- _EXTRAIT FOURNI_
◆ ◆ ◆

Alors que la Chine ne cesse d'affirmer qu'elle est plus en plus transparente en matière judiciaire, le pays maintient le plus grand secret autour du nombre d’exécution. Enquête
Malgré les demandes réitérées, depuis plus de quarante ans, de la part des Nations unies et de la communauté internationale, et malgré les engagements des autorités chinoises elles-mêmes en faveur d'une meilleure transparence, des milliers de personnes sont exécutées et condamnées à mort chaque année dans le pays.
Des milliers d’exécutions tenues secrètes
Chaque année, nous publions un rapport sur la peine capitale, qui fournit des données chiffrées sur les exécutions et les condamnations à mort à travers le monde et analyse les grandes tendances pour l’année écoulée.

◆ ◆ ◆

- _EXERCICE_
Recopiez à l'identique le passage de l'extrait sur les exécutions en Chine qui va de « Alors que la » à « dans le pays. », ces deux bornes incluses.

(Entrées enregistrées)
◆ ◆ ◆

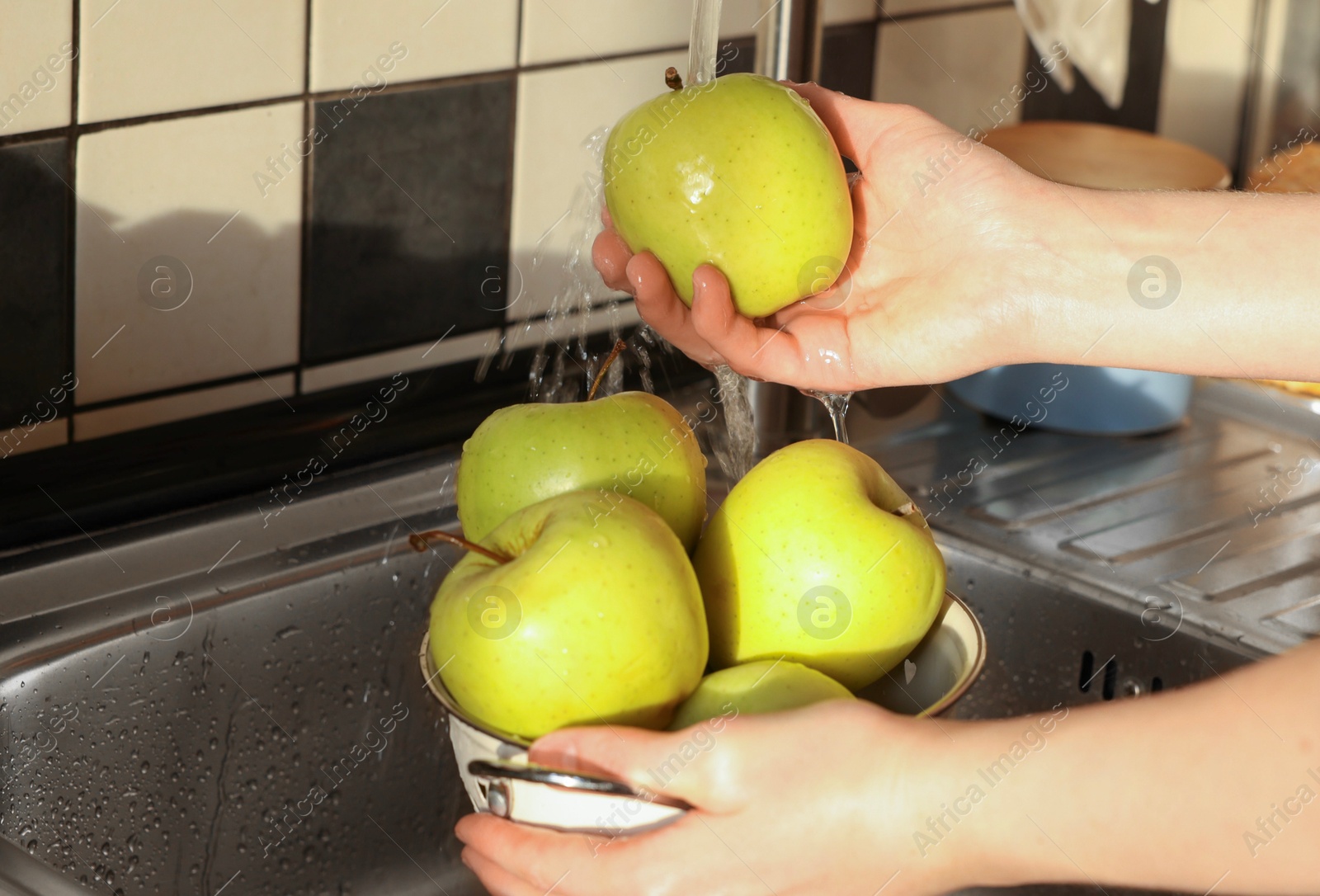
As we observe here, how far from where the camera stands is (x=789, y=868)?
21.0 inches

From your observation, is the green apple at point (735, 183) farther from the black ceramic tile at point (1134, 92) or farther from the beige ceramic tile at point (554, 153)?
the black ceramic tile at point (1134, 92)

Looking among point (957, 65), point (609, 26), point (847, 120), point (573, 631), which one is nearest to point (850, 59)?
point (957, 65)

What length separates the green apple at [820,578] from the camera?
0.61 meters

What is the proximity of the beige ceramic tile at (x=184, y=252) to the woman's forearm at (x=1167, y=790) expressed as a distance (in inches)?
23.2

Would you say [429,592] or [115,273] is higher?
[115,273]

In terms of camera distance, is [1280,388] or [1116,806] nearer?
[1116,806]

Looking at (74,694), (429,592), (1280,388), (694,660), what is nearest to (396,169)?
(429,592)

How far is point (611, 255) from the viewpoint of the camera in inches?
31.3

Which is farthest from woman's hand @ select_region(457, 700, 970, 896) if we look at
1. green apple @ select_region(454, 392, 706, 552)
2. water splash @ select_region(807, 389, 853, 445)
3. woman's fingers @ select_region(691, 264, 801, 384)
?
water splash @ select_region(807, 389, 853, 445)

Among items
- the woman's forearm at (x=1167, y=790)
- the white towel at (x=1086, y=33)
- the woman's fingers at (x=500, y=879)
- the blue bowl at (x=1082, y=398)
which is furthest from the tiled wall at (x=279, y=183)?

◆ ◆ ◆

- _RÉSULTAT ATTENDU_
Alors que la Chine ne cesse d'affirmer qu'elle est plus en plus transparente en matière judiciaire, le pays maintient le plus grand secret autour du nombre d’exécution. Enquête
Malgré les demandes réitérées, depuis plus de quarante ans, de la part des Nations unies et de la communauté internationale, et malgré les engagements des autorités chinoises elles-mêmes en faveur d'une meilleure transparence, des milliers de personnes sont exécutées et condamnées à mort chaque année dans le pays.